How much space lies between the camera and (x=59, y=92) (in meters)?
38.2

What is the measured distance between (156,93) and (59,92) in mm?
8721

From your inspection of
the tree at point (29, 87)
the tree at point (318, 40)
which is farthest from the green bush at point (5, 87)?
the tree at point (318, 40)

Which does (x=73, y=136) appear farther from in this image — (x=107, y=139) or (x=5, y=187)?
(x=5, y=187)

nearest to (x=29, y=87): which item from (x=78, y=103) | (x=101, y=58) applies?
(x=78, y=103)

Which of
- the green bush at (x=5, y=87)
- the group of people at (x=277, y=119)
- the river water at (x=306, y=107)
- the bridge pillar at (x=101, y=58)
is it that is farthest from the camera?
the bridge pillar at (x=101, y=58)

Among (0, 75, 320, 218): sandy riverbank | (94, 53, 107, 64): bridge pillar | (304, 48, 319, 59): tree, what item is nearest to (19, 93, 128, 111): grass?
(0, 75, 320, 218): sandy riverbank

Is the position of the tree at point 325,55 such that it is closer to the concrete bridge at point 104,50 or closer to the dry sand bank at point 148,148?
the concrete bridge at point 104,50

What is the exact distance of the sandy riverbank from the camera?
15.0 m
┄┄┄┄┄┄
• **Job**
Copy every row above, keeping each line unchanged and in the same order.

• **Reply**
How much space lies between the camera and (x=59, y=92) (in meters)?
38.2

What is the measured distance between (156,93) and (59,92) in mm?
8721

From your inspection of
the tree at point (29, 87)
the tree at point (318, 40)
which is farthest from the green bush at point (5, 87)?
the tree at point (318, 40)

Which does (x=73, y=136) appear farther from in this image — (x=107, y=139) or (x=5, y=187)?
(x=5, y=187)

nearest to (x=29, y=87): which item from (x=78, y=103) | (x=101, y=58) applies?
(x=78, y=103)

Which of
- the green bush at (x=5, y=87)
- the group of people at (x=277, y=119)
- the river water at (x=306, y=107)
- the bridge pillar at (x=101, y=58)
is it that is farthest from the camera?
the bridge pillar at (x=101, y=58)

Among (0, 75, 320, 218): sandy riverbank | (94, 53, 107, 64): bridge pillar | (304, 48, 319, 59): tree, what item is nearest to (19, 93, 128, 111): grass?
(0, 75, 320, 218): sandy riverbank

Is the position of the tree at point 325,55 such that it is closer to the concrete bridge at point 104,50 or closer to the dry sand bank at point 148,148?
the concrete bridge at point 104,50

What is the exact distance of the sandy riverbank from the camera?
15.0 m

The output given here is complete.